A positive association between postmenopausal serum levels of total estradiol, percentage of free estradiol, and percentage of estradiol not bound to sex hormone-binding globulin (SHBG) and breast cancer risk was recently reported by the New York University Women's Health Study (P. Toniolo et al., J. Natl. Cancer Inst., 87: 190-197, 1995). Data from this prospective study are used to assess whether the observed associations differ according to estrogen receptor (ER) status of the tumor. Between 1985 and 1991, 7063 postmenopausal women donated blood and completed questionnaires at a large breast cancer screening clinic in New York City.
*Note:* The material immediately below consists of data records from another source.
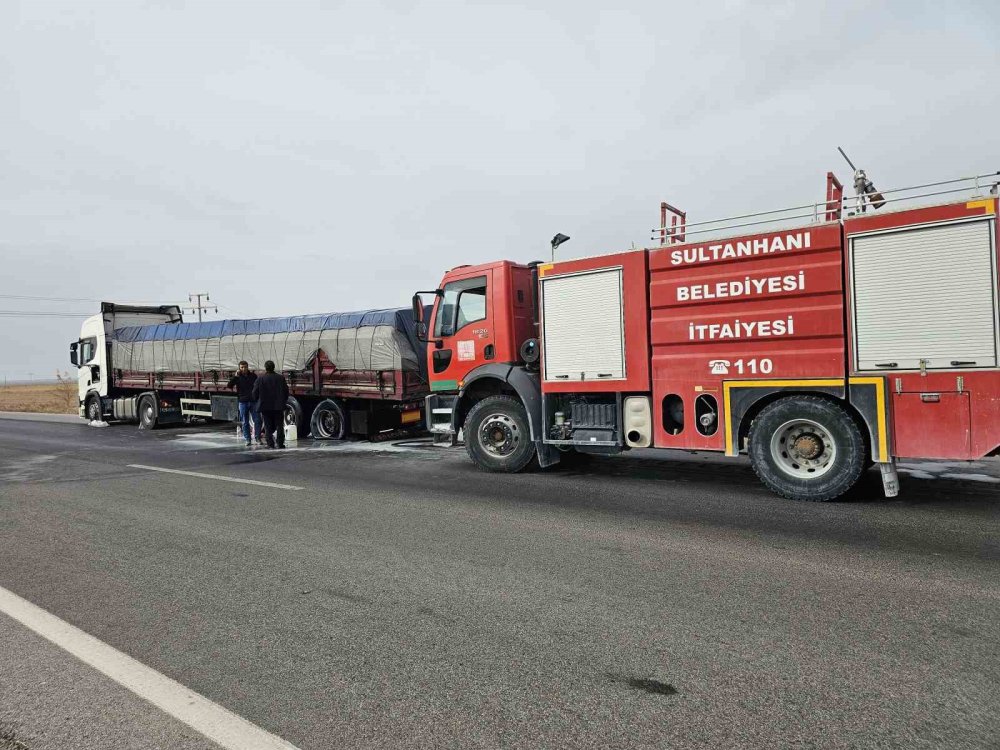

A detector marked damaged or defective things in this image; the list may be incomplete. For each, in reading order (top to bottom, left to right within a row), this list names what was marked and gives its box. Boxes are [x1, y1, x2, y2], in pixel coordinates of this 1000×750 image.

burned wheel [462, 396, 536, 472]
burned wheel [748, 396, 864, 502]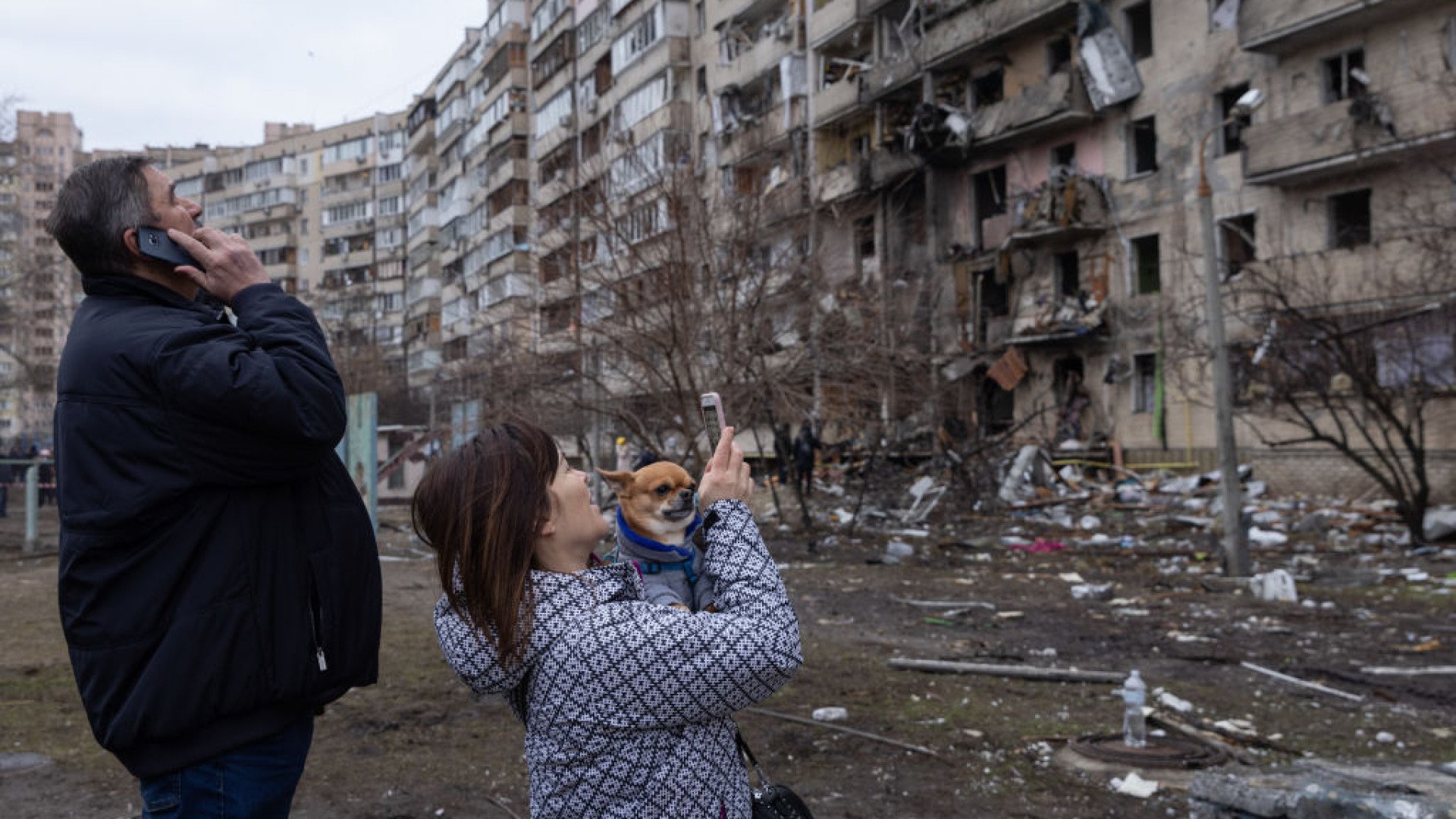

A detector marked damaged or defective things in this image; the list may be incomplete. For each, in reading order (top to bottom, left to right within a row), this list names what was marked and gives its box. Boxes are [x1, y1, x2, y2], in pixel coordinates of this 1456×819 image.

damaged apartment building [803, 0, 1450, 484]
broken window frame [1129, 231, 1165, 294]
broken window frame [1328, 187, 1368, 249]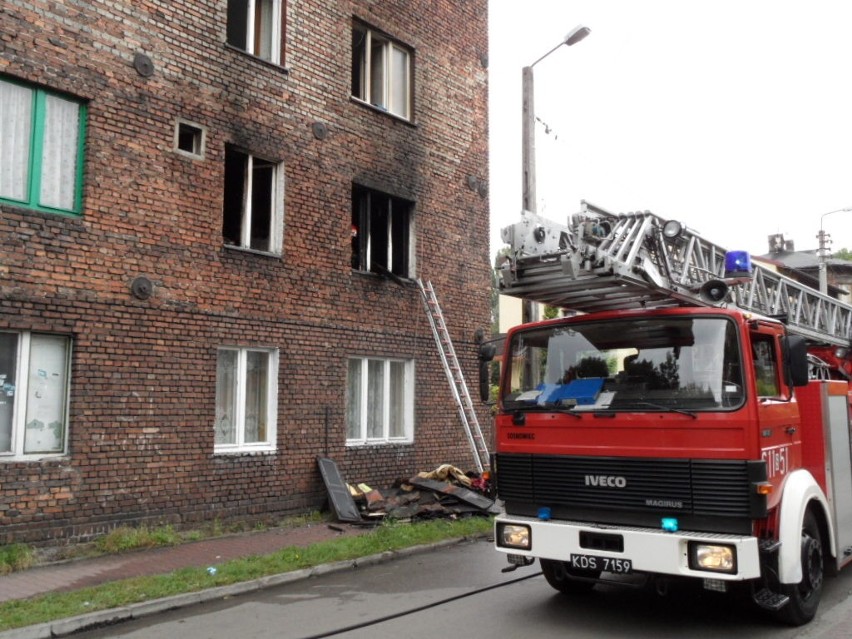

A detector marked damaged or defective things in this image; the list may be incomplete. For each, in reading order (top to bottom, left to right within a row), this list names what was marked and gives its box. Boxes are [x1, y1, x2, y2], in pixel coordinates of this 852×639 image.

charred window frame [226, 0, 286, 64]
burnt window opening [226, 0, 286, 64]
charred window frame [350, 21, 410, 120]
charred window frame [221, 146, 284, 254]
burnt window opening [223, 146, 282, 254]
charred window frame [348, 184, 412, 276]
burnt window opening [352, 182, 412, 278]
pile of burnt debris [318, 456, 500, 524]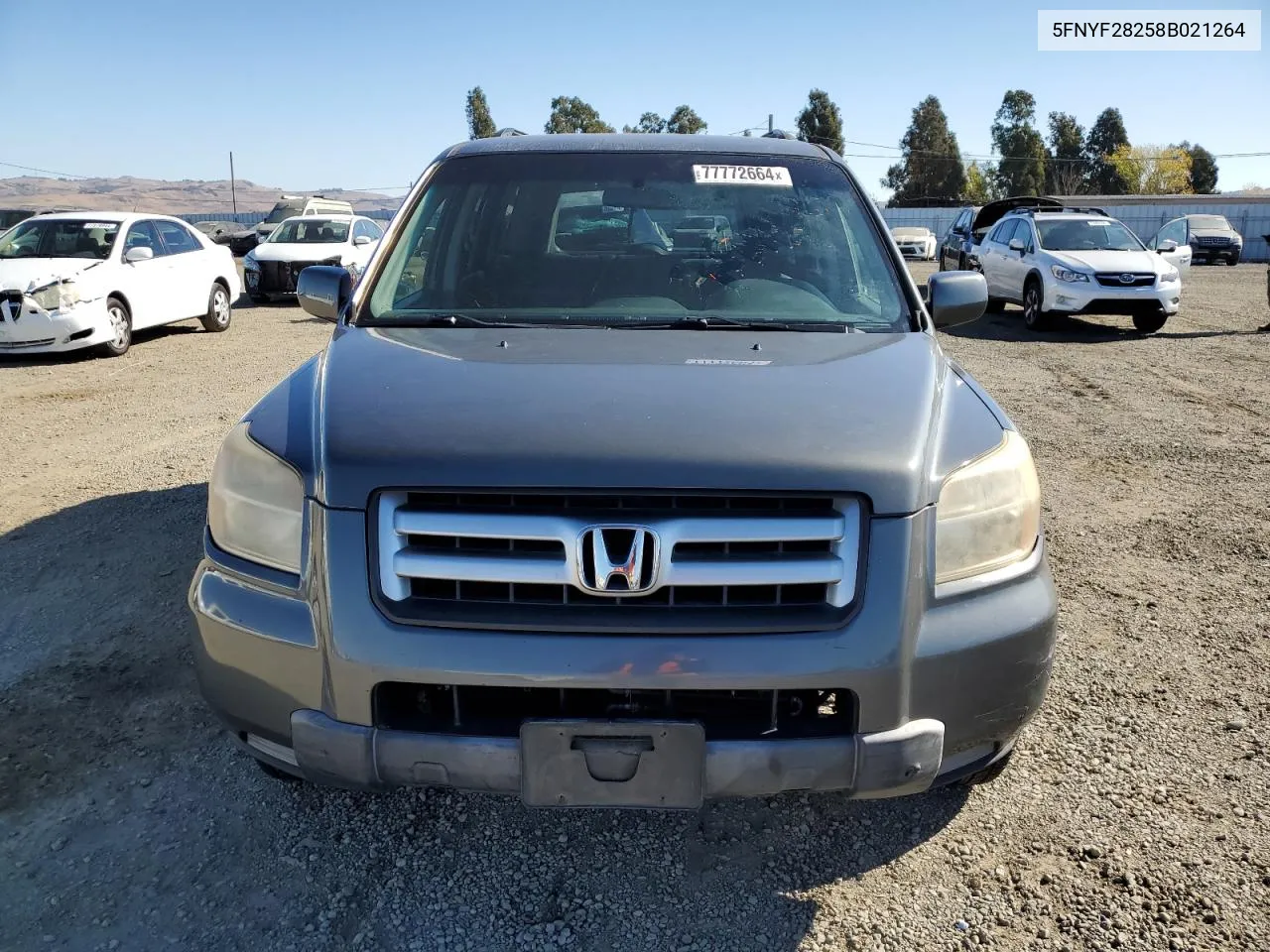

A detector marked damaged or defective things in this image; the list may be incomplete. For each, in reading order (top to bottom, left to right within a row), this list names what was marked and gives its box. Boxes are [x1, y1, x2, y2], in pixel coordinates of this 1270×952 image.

damaged white sedan [0, 214, 241, 360]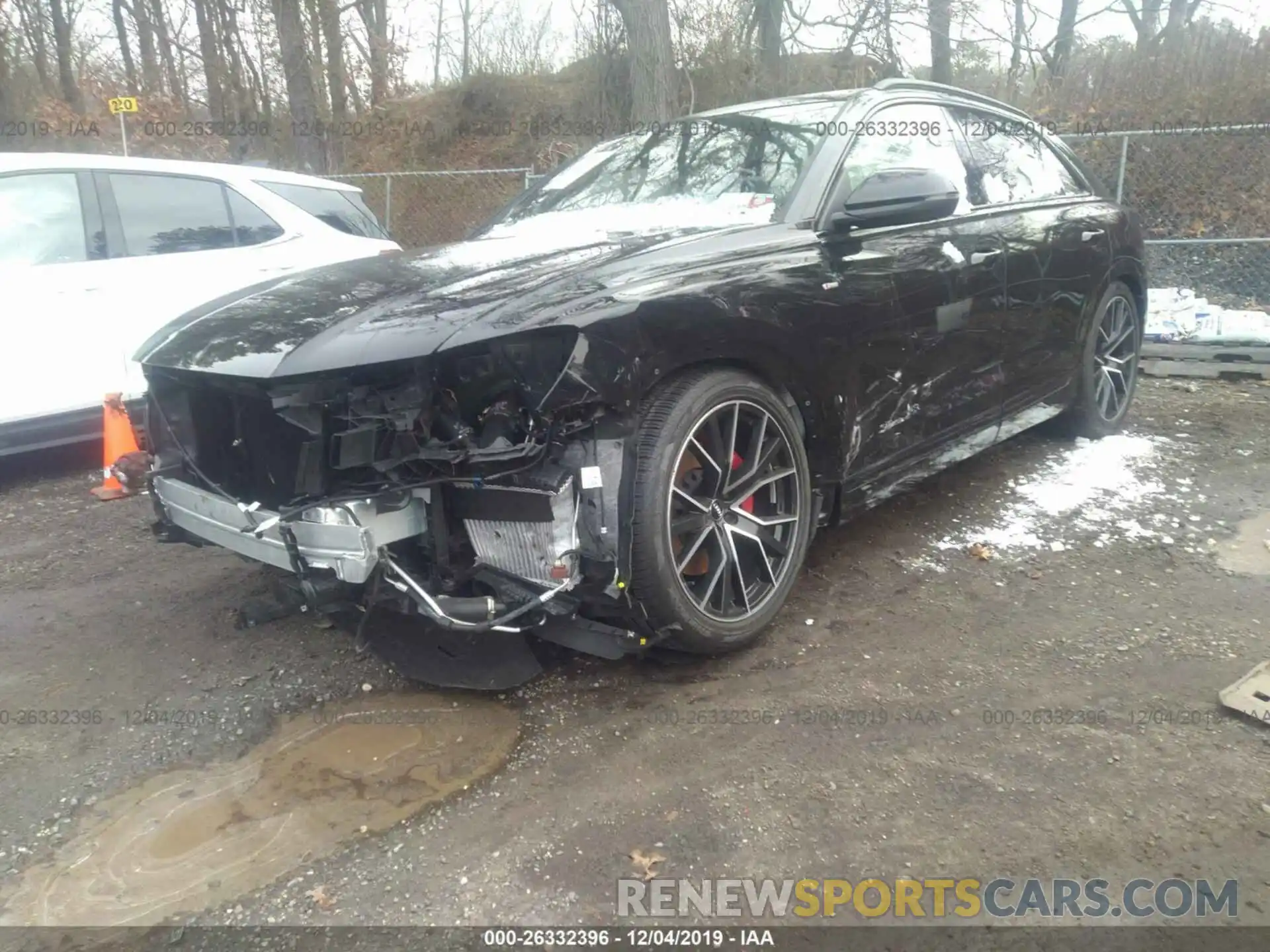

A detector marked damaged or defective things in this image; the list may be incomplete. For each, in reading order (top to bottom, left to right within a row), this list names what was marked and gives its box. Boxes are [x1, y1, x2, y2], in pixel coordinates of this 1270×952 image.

crumpled hood [136, 194, 773, 378]
damaged front bumper [153, 473, 426, 584]
front-end collision damage [144, 329, 651, 682]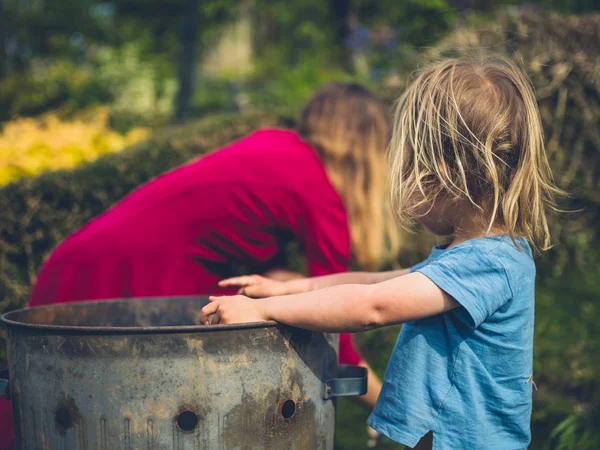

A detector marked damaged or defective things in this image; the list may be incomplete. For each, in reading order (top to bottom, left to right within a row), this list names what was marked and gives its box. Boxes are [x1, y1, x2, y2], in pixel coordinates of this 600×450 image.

rusty metal barrel [1, 298, 366, 448]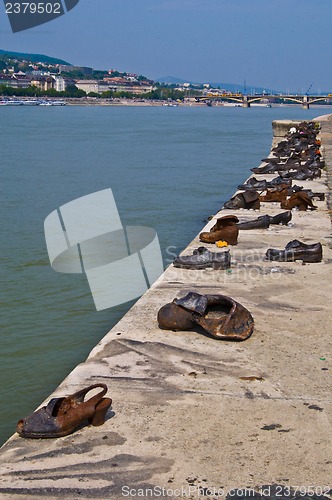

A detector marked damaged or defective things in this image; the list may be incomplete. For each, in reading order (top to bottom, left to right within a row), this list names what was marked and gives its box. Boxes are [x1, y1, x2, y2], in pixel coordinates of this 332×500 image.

rusty iron shoe [200, 215, 239, 246]
rusty iron shoe [172, 246, 230, 270]
rusty iron shoe [264, 240, 322, 264]
rusty iron shoe [158, 292, 254, 342]
rusty iron shoe [16, 382, 111, 438]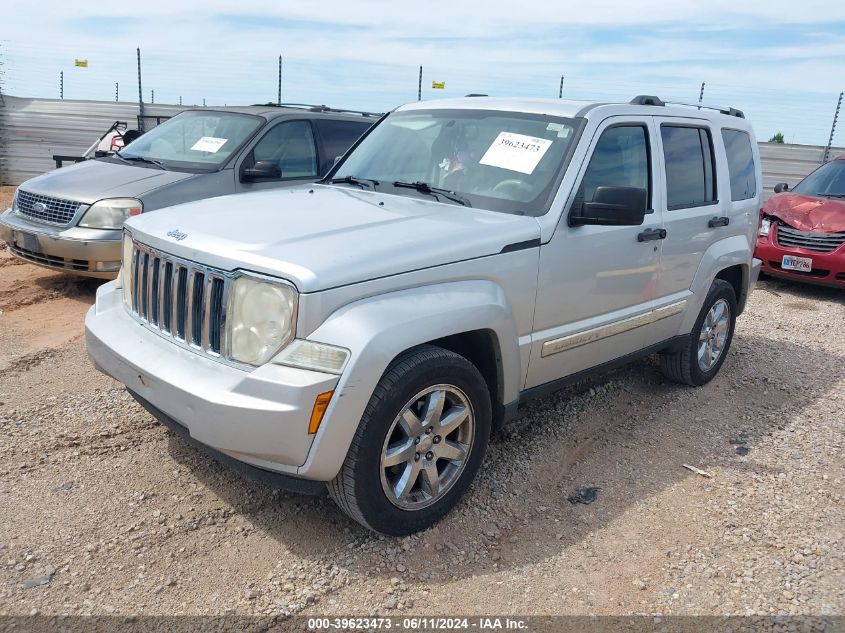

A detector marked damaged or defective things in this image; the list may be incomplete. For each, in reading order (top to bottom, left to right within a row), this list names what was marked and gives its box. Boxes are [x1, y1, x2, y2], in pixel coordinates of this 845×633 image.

red damaged car [756, 157, 844, 288]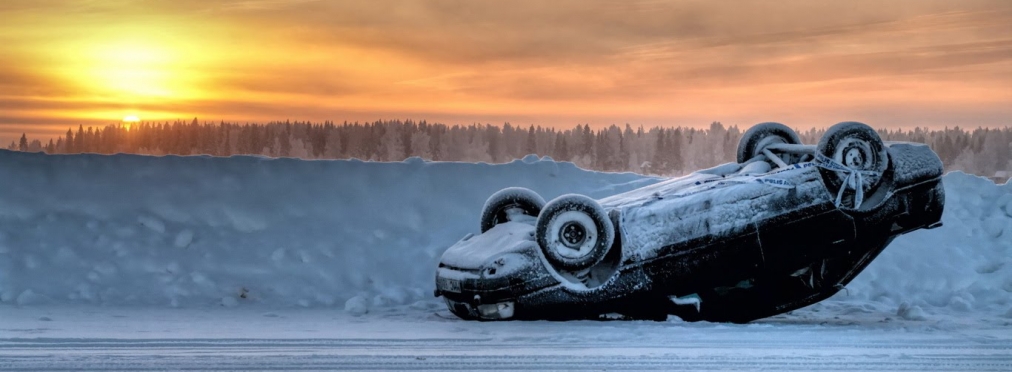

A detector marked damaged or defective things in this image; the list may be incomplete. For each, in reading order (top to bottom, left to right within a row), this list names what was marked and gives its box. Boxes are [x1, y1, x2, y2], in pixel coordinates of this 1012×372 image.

overturned car [431, 122, 943, 323]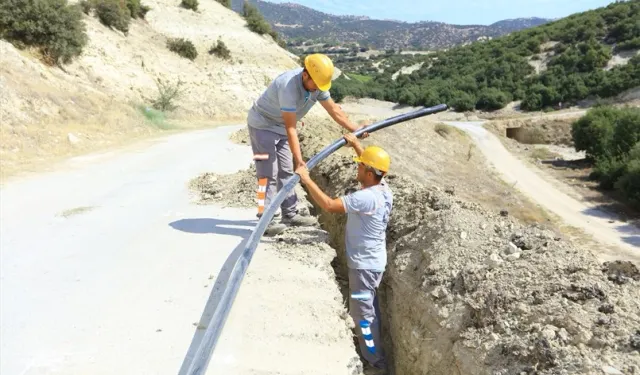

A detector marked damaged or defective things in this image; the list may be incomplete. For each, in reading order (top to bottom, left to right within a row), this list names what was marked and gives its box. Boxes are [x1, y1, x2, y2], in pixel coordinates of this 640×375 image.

bent pipe section [182, 103, 448, 375]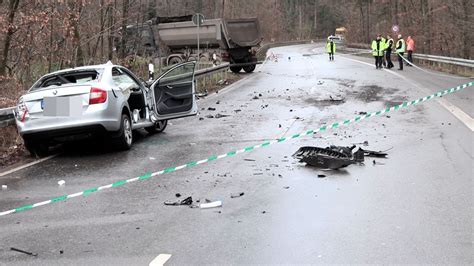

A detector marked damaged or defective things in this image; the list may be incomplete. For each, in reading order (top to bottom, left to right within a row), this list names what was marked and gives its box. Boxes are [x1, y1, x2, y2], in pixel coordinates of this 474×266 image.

overturned truck [124, 16, 262, 73]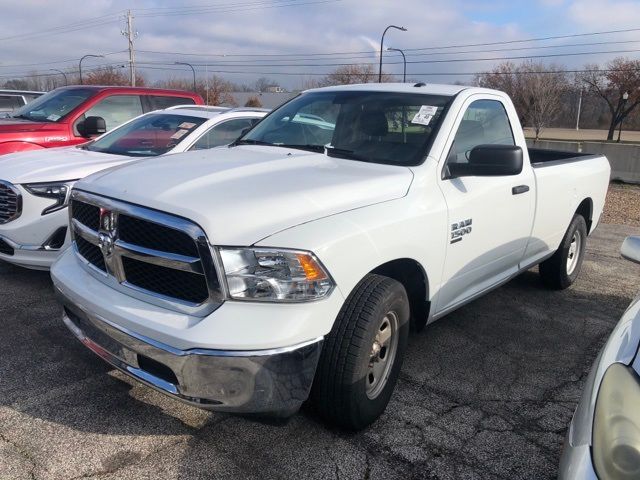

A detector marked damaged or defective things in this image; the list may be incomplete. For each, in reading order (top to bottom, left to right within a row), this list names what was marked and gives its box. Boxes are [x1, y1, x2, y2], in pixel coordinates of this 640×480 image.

Before 1991, 130 cases of first primary breast cancer were identified by active follow-up of the cohort. For each case, two controls were selected, matching the case on age at first blood donation and length of storage of specimens. Biochemical analyses were performed on sera that had been stored at -80 degrees since sampling. ER information was abstracted from pathology reports. Separate statistical analyses were conducted of ER-positive, ER-negative, and ER-unknown groups (53, 23, and 54 matched sets, respectively). In each of the 3 groups, the mean estradiol and the mean percentage of free estradiol were greater (21-28% and 6-7%, respectively) in cases than in controls. Conversely, the mean percentage of estradiol bound to SHBG was 9-12% lower in cases than in controls. The logistic regression coefficients measuring the strength of the association between estradiol and its free and SHBG-bound fractions and breast cancer risk were similar in the ER-positive, ER-negative, and ER-unknown groups. These data suggest that in postmenopausal women, the association of endogenous estrogens with breast cancer risk is independent of the ER status of the tumor. This result is more compatible with the hypothesis of a progression from ER-positive to ER negative tumors than with the hypothesis that ER status identifies two distinct types of breast cancer.